EXCERPT
1. Heard Mr. Challa Gunaranjan, learned counsel for the appellant-assessee and Mr. J.V.Prasad, learned Standing Counsel, Income Tax Department for the respondent-revenue.

2. This appeal under Section 260-A of the Income Tax Act, 1961 (briefly ‘the Act’ hereinafter) has been preferred by the assessee against the order dated 30.12.2004 passed by the Income Tax Appellate Tribunal, Hyderabad Bench ‘A’, Hyderabad (Tribunal) in I.T.A.No.262/Hyd/1999 for the assessment year 1990-91.

3. On 29.08.2005, the appeal was admitted on the following five ‘questions of law’:

i. Whether change in method of computation of income would justify the conclusion that income escaped assessment u/s.147 of the Income Tax Act?

ii. Whether there is any change between the earlier provisions of Section 147 of Income Tax Act and the new provisions of that Section substituted with effect from 01.04.1989 in regard to the scope of words ‘reason to believe’ appearing in the section?

iii. Whether the Income Tax Appellate Tribunal is justified in law in disallowing the personnel, administrative and financial expenditure relating to the sub-contracts allowed in the original assessment?

iv. Whether the order of the Income Tax Appellate Tribunal is perverse insofar as it omitted to consider the relevant material viz., computation of profits in subcontract works?

v. Whether the order of Income Tax Appellate Tribunal is perverse also for the reason that it omitted to consider the relevant judicial decisions cited in regard to interpretation of Section 147 of the Income Tax Act?

4. Assessee had filed original return of income on 31.12.1990 declaring income of Rs.74,93,200.00. Assessment order was passed by the assessing officer on 30.03.1993 under Section 143(3) of the Act determining the income of the assessee at Rs.1,09,32,430.00.

5. Subsequently, the aforesaid assessment was reopened under Section 147 of the Act by issue of notice dated 31.03.1997 under Section 148 of the Act.

6. During the reassessment proceedings, assessing officer noted that in the original assessment proceedings, he had not taken into account certain items of receipts, which should not have been treated as contract income being in the nature of other income not relatable to the contract income. Therefore, those receipts were added to the income of the assessee. Assessing officer further found that assessee had claimed investment allowance of Rs.45,62,227.00, which was allowed in the original assessment order. It was noticed that Supreme Court in CIT v. N.C.Buddha Raja (204 ITR 412) held that in the case of contractors, investment allowance could not be allowed since contractors cannot be construed to be engaged in the business of manufacturing or production of articles or things. Therefore, the investment allowance of Rs.45,62,227.00 earlier allowed was disallowed. Additionally, assessing officer made disallowance under Section 43B of the Act, depreciation on excavator and depreciation on trucks. Thereafter, vide the assessment order dated 31.03.1997 passed under Section 143(3) read with Section 148(sic) of the Act, assessing officer computed the total income of the assessee at Rs.2,16,89,170.00. However, after adjustment of the refund for earlier assessment years, the amount payable by the assessee was quantified at Rs.95,690.00.

SHORT PROBLEM 1
Answer these questions about the excerpt, one line each, marked as below:
(a) On what date was the appeal admitted?
(b) What income did the assessee declare in the original return?
(c) At what total income did the assessing officer arrive in the assessment order dated 31.03.1997?

EXCERPTED RECORDS
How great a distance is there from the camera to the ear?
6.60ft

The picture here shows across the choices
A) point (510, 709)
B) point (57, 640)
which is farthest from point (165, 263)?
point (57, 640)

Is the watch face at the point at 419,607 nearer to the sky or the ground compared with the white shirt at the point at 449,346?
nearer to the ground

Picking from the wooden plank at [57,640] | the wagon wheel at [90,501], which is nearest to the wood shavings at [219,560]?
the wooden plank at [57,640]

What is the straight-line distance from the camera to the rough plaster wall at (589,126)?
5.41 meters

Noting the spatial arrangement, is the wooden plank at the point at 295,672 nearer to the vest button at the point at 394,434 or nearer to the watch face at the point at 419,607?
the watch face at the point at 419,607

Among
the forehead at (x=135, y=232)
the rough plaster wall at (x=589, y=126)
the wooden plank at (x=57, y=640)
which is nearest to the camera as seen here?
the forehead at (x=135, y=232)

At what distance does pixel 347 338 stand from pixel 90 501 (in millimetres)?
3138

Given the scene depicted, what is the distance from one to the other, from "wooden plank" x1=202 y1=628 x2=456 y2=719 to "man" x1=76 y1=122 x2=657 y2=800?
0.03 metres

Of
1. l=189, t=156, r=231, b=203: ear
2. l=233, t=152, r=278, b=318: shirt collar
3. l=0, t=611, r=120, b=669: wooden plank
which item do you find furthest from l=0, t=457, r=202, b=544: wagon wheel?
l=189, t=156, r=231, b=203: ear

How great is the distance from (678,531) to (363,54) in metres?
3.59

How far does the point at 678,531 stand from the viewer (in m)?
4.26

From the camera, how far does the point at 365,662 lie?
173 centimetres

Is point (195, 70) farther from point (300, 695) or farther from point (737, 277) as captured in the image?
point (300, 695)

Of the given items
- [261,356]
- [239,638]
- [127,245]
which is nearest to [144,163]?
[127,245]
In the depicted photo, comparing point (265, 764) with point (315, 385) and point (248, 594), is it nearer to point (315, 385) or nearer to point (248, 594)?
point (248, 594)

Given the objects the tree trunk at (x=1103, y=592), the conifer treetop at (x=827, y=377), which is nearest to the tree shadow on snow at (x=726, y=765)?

SHORT PROBLEM 2
Collect every line of the rows above that contains the string "stand". Case counts.

FULL ANSWER 1
(a) 29.08.2005
(b) Rs.74,93,200.00
(c) Rs.2,16,89,170.00

FULL ANSWER 2
At what distance does pixel 347 338 stand from pixel 90 501 (in millimetres)?
How far does the point at 678,531 stand from the viewer (in m)?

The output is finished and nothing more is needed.